The construction industry’s boom years may be over as one of its key strengths, the labor market, has weakened over the past year.

Construction spending fell 0.3% in June to an annualized rate of $2.5 trillion, Commerce Department data showed.

Economists had expected a 0.2% increase. None of those surveyed by Econoday expected a decline.

The Commerce Department also revised down its May figures to a decline of 0.4% instead of the initial 0.1% decline.

Private residential construction spending fell 0.3%, mainly due to a 1.2% decline in single-family home construction, but spending was still 7.3% higher than a year ago. Multifamily construction increased slightly by 0.1%, but was still down 7.3% from June of last year.

Manufacturing construction spending, the largest nonresidential sector thanks to generous U.S. government subsidies, rose 0.1%, the smallest increase this year, but it was still up 19% from 12 months ago.
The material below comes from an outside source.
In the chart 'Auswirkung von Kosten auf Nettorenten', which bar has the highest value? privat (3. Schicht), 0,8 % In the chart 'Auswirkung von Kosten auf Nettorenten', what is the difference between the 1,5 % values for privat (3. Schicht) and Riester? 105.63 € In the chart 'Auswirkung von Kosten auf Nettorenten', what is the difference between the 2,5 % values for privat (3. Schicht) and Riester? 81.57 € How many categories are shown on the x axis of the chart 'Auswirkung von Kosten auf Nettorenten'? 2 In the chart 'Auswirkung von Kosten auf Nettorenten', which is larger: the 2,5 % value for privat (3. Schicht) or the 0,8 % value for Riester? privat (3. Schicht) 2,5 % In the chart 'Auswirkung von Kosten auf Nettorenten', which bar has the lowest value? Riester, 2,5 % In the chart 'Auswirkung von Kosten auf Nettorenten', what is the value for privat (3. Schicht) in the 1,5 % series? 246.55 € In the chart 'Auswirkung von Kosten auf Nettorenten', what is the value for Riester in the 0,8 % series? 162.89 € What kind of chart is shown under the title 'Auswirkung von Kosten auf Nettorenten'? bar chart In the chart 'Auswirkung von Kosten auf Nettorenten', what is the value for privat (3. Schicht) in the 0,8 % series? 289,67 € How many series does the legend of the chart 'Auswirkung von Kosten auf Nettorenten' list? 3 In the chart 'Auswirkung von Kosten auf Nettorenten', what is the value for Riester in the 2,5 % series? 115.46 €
Compared to pre-pandemic spending, spending on factory construction is up nearly 200%.

Spending on power utilities and road and highway construction, previously the largest categories of construction spending, fell 0.6 percent and 0.4 percent, respectively. Spending on commercial buildings fell 1 percent.

Government spending fell 0.4% due to lower spending on road and education construction.

The construction sector added 235,000 jobs in the 12 months through June, accounting for about 9% of total job gains during that period.